Mike Woodruff is senior pastor of Christ Church in Lake Forest, IL.  He has served in that capacity since 2003.  Healthy and fitness focused, Mike had a freak accident which upended the trajectory of his life.

Moore: Give our readers a sense of what happened that fateful day in the pool during your regular swim.

Woodruff: The winter of 2014 was a nasty one in Chicago. It was too cold for me to run outside so I started swimming to stay in shape. Swimming is supposed to be a great low-impact cardiovascular workout. Unfortunately I am in the .02 percent who are susceptible to fraying a vertebral artery by repetitive head turning (to breathe). On Good Friday I ended up suffering a SCAD – a Spontaneous cerebral arterial dissection. This means the lining of my artery frayed. Blood got into the lining, ballooned it out and that led to a stroke. I wasn’t swimming at the time. I was in my office getting ready for a busy weekend. I stood up and felt a bit dizzy. I didn’t think anything of it. A few hours later it happened again. The third time the room started to spin. I went home early and went to bed, thinking I had the flu. I started to slide pretty fast. Early on Saturday AM my wife called an ambulance. I was quickly diagnosed at the local ER and transported to Northwestern University’s Neuro-ICU unit.  

Moore: Didn’t you already plan on doing a series on suffering just prior to your accident? 

Woodruff: Yes. Every fall I write a book for part of a fall series. I had started writing a book called Broken, which was based on four ideas: 1) If you live long enough you will suffer; 2) Americans are bad at it; 3) You can prepare; and 4) suffering can be a pathway to growth.  It doesn’t have to be, but some can emerge stronger.  

Moore:  In the first book (we should probably call them booklets) of the five, you mention that you “started out writing a very different book…” What changed the original course you were on?

Woodruff: The book I was writing was a bit more academic. And in it I had noted that I didn’t feel particularly qualified to write about suffering. As soon as I was coherent enough to start reflecting what was going on I started blogging about my situation. The response to my blog led me to think I needed to adopt a very different voice for the book. (And yes, because I was so late in getting to the book, we turned it into five small booklets).

Moore: Mark Noll famously said Abraham Lincoln was the best theologian during the Civil War period because he appreciated the inscrutable nature of God’s providence.  Perhaps we could say Mike Tyson is also a pretty good theologian with the memorable quote that leads into our interview.

Woodruff: I love the Tyson quote. It is quite profound.

Moore: I interviewed Tim Keller on his book, Walking with God through Pain and Suffering.  (http://www.patheos.com/blogs/jesuscreed/2014/02/04/tim-keller-on-suffering/) Both of you describe how common it is to find Christians who are surprised by suffering.  How do you pastor folks to be better prepared for difficult and trying times?

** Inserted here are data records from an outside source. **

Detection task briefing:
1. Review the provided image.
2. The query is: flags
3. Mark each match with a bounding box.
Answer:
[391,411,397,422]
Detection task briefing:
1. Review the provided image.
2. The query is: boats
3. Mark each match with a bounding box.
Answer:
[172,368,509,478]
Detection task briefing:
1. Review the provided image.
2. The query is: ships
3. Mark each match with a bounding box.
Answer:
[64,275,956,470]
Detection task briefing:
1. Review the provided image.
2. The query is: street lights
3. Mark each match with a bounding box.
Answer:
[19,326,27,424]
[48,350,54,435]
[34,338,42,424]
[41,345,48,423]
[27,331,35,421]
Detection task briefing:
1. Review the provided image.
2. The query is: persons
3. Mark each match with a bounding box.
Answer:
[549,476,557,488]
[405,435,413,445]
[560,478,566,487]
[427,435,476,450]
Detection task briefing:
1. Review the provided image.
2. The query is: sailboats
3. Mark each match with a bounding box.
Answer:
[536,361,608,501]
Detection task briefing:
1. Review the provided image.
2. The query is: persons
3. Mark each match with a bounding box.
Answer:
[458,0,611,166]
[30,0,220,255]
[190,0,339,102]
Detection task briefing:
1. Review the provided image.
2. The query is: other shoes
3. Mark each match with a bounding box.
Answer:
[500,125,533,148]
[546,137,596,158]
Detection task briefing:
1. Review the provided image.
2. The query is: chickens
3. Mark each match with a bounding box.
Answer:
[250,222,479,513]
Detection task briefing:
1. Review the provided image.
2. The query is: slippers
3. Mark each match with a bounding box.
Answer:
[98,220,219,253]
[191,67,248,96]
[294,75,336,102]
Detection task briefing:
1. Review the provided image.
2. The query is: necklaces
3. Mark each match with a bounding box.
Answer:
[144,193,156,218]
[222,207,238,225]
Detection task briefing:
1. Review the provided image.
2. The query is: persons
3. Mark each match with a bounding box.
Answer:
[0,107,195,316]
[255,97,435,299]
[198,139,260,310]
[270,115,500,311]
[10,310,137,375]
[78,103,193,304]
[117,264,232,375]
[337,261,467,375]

Woodruff: I told the congregation that I was going to talk about suffering because I was tired of people being surprised by suffering – and also by death. I said, “I am failing you.  I need you to hear that if you live long enough you will suffer. It’s going to happen. Count on it.”

Even having said that some are still surprised.

Moore: You make your living by speaking. It must have been terrifying to feel like your livelihood was in jeopardy. 

Woodruff: The doctor in the ER of the local hospital told me that I had had a Cerebellar stroke and would make a full recovery. That was a bit optimistic. Most of the damage I sustained was to the Cerebellar region, but I also suffered Vestibular damage. That is more serious. Few survive Vestibular (brain stem) strokes because that real state is so loaded with important things, like breathing. My balance, sight, touch, swallowing and voice were affected, but not breathing. Anyway, I didn’t understand how serious my situation was. There were some very dark moments, but I thought I would make a 100 percent recovery for the first few months. I only later realized how close to I had come to dying. And how much worse it could be.   (For the record, I would say I have made a 90% recovery to date).

Moore: How has your relationship with Christ changed as a result of the stroke?

Woodruff: During the most desperate moments I felt great peace. As I began to heal I prayed that I could hold on to that closeness. I am sorry to say that I have not. I believe some may, but I didn’t. What I can say is, I found great comfort from my savior and my family. I would not want to go through it again, but I got to test my safety net and it was very strong. I am thankful.